:: Short exercise ::
Set down, in full, every record in the block.
______________________________
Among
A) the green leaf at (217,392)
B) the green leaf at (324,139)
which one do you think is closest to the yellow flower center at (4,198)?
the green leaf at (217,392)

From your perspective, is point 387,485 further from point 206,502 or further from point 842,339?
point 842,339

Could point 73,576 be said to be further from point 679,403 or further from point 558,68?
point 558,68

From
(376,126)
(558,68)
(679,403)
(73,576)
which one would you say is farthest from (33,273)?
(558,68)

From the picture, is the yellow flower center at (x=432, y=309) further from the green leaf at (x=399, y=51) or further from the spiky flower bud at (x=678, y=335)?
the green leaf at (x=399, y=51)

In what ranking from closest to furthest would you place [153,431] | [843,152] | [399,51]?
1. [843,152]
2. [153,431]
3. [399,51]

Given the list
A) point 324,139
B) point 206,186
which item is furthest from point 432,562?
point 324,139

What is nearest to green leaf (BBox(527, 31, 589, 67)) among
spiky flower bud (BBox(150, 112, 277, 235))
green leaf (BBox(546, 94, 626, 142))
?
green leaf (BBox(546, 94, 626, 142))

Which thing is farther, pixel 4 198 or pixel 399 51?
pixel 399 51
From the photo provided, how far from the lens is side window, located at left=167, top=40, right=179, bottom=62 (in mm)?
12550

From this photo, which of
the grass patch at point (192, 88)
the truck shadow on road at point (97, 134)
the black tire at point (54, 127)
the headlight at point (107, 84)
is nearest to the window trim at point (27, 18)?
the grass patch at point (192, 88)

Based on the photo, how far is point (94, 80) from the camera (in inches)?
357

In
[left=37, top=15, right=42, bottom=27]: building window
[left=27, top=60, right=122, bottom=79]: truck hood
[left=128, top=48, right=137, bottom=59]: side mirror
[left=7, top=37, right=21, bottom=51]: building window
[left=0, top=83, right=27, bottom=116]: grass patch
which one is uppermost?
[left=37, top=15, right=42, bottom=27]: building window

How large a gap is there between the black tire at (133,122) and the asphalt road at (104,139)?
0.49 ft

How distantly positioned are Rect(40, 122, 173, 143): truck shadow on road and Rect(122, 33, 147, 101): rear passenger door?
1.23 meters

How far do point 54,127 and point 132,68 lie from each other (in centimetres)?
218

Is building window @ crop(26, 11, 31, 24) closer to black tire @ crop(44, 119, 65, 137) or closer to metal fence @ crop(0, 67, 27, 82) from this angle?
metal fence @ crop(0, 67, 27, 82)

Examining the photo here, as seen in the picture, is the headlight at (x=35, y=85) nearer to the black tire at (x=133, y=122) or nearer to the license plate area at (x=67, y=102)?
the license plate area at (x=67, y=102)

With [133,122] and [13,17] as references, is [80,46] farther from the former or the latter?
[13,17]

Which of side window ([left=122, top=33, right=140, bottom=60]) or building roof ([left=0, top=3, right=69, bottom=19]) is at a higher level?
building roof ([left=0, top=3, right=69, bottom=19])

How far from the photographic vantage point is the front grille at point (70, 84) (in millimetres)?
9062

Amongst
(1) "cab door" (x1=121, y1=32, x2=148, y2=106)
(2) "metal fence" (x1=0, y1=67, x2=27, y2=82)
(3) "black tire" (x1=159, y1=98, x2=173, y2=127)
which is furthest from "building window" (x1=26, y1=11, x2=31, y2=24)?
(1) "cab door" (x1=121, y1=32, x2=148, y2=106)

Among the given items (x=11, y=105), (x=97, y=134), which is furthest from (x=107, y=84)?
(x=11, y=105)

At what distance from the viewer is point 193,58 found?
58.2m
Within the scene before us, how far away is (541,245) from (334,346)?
______________________________
:: Answer below ::
Among
A) the green leaf at (217,392)
B) the green leaf at (324,139)
which one do you think is closest to the yellow flower center at (4,198)?
the green leaf at (217,392)

From your perspective, is point 387,485 further from point 206,502 or further from point 842,339?
point 842,339

Could point 73,576 be said to be further from point 679,403 or further from point 558,68?
point 558,68

From
(376,126)
(558,68)
(679,403)
(73,576)
which one would you say is farthest from (33,273)?
(558,68)

From the picture, is the yellow flower center at (x=432, y=309) further from the green leaf at (x=399, y=51) or further from the spiky flower bud at (x=678, y=335)?
the green leaf at (x=399, y=51)

In what ranking from closest to furthest would you place [153,431] | [843,152] | [399,51]?
1. [843,152]
2. [153,431]
3. [399,51]

Given the list
A) point 324,139
B) point 206,186
which item is furthest from point 432,562?
point 324,139

What is nearest to green leaf (BBox(527, 31, 589, 67)) among
spiky flower bud (BBox(150, 112, 277, 235))
green leaf (BBox(546, 94, 626, 142))
?
green leaf (BBox(546, 94, 626, 142))

Which thing is farther, pixel 4 198 or pixel 399 51?
pixel 399 51
From the photo provided, how far from the lens is side window, located at left=167, top=40, right=179, bottom=62 (in mm)?
12550

From this photo, which of
the grass patch at point (192, 88)
the truck shadow on road at point (97, 134)
the black tire at point (54, 127)
the headlight at point (107, 84)
is nearest to the window trim at point (27, 18)?
the grass patch at point (192, 88)

Based on the photo, how far is point (94, 80) from the camera (in inches)?
357

In
[left=37, top=15, right=42, bottom=27]: building window
[left=27, top=60, right=122, bottom=79]: truck hood
[left=128, top=48, right=137, bottom=59]: side mirror
[left=7, top=37, right=21, bottom=51]: building window
[left=0, top=83, right=27, bottom=116]: grass patch
which one is uppermost?
[left=37, top=15, right=42, bottom=27]: building window

How large a gap is there between the black tire at (133,122) and the asphalt road at (104,139)?
0.49 ft

How distantly positioned are Rect(40, 122, 173, 143): truck shadow on road and Rect(122, 33, 147, 101): rear passenger door?
1.23 meters

How far do point 54,127 and point 132,68 lie from each other (in centimetres)?
218

Is building window @ crop(26, 11, 31, 24) closer to black tire @ crop(44, 119, 65, 137) or closer to metal fence @ crop(0, 67, 27, 82) from this angle?
metal fence @ crop(0, 67, 27, 82)

Examining the photo here, as seen in the picture, is the headlight at (x=35, y=85) nearer to the black tire at (x=133, y=122) or nearer to the license plate area at (x=67, y=102)?
the license plate area at (x=67, y=102)

With [133,122] and [13,17] as references, is [80,46] farther from the former or the latter?
[13,17]

Which of side window ([left=122, top=33, right=140, bottom=60]) or building roof ([left=0, top=3, right=69, bottom=19]) is at a higher level?
building roof ([left=0, top=3, right=69, bottom=19])

How far from the photographic vantage point is the front grille at point (70, 84) (in millimetres)?
9062

Amongst
(1) "cab door" (x1=121, y1=32, x2=148, y2=106)
(2) "metal fence" (x1=0, y1=67, x2=27, y2=82)
(3) "black tire" (x1=159, y1=98, x2=173, y2=127)
which is furthest from "building window" (x1=26, y1=11, x2=31, y2=24)?
(1) "cab door" (x1=121, y1=32, x2=148, y2=106)

Among the given items (x=11, y=105), (x=97, y=134), which is furthest from (x=107, y=84)?
(x=11, y=105)

At what distance from the viewer is point 193,58 found?
58.2m
Within the scene before us, how far away is (541,245) from (334,346)?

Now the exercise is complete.